And once a sport starts to require helmets, it's too late to turn back the clock:
Checking in professional hockey became considerably more vicious with the adoption of helmets in the 1970s and '80s, and football players felt so protected by their helmets and face masks that head-to-head collisions became commonplace at every age level. Scaling back protection now in order to dissuade violent play would be too dangerous, experts say, both physically and legally.
There's a related issue in youth football; I've already blogged about it here, and traced the military origins of helmet culture here. The topic has curious sidelights. Almost 75 years before the 1960s, pre-helmet football players were the first college students to wear their hair long, as cushioning. And there's a precedent for women's Lacrosse coaches' opposition to helmets. Swarthmore College was among the last schools to change from leather helmets to the new post-World War Two plastic models because the coach believed they encouraged more dangerous play and resulted in more injuries.
In fact, the historically Quaker college has an interesting role in sports lore.

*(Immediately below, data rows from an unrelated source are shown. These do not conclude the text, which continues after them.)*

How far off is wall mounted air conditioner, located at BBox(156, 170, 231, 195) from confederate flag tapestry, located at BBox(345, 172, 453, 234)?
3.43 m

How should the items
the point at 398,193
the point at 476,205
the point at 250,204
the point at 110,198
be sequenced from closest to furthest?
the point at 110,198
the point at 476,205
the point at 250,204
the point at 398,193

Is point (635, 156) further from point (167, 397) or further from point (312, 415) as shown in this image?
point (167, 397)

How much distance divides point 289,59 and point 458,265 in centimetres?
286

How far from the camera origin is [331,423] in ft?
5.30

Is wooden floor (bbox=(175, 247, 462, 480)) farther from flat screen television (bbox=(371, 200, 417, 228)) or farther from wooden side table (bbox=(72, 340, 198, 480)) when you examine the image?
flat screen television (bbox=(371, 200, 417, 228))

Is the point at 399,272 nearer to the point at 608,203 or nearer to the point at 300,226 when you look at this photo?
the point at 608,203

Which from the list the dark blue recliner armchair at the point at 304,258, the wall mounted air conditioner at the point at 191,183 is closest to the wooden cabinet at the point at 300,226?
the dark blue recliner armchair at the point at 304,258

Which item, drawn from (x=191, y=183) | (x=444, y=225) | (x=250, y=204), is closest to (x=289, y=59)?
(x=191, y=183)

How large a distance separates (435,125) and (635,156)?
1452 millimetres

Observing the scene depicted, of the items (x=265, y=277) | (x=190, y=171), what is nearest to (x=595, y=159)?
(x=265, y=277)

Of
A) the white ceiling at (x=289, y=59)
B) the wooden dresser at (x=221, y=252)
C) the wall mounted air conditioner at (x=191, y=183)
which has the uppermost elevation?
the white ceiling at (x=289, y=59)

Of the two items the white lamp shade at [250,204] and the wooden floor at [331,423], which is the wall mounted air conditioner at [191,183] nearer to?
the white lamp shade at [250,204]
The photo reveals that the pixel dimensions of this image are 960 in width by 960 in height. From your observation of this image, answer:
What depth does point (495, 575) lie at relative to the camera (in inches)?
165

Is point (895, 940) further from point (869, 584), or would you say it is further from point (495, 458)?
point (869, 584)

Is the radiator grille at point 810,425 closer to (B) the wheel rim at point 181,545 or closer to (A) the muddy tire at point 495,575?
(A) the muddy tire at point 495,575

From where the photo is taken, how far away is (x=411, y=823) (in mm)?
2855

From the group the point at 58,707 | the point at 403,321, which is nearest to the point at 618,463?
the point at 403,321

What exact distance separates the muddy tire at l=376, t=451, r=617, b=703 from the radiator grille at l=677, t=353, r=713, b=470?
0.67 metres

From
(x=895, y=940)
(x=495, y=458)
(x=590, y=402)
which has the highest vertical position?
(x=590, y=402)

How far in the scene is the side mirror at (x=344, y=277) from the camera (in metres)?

A photograph of one of its players in 1905, severely beaten by the opposing team, was said to have inspired President Theodore Roosevelt to force reform of the game. (That's a legend based on a non-existent photo, according to football historians). And abolishing the game in 2000 split the college's Board of Managers, normally committed to decisions by unanimous consensus. (A good column about it is here.) So whatever is decided in women's lacrosse, the controversy isn't likely to go away.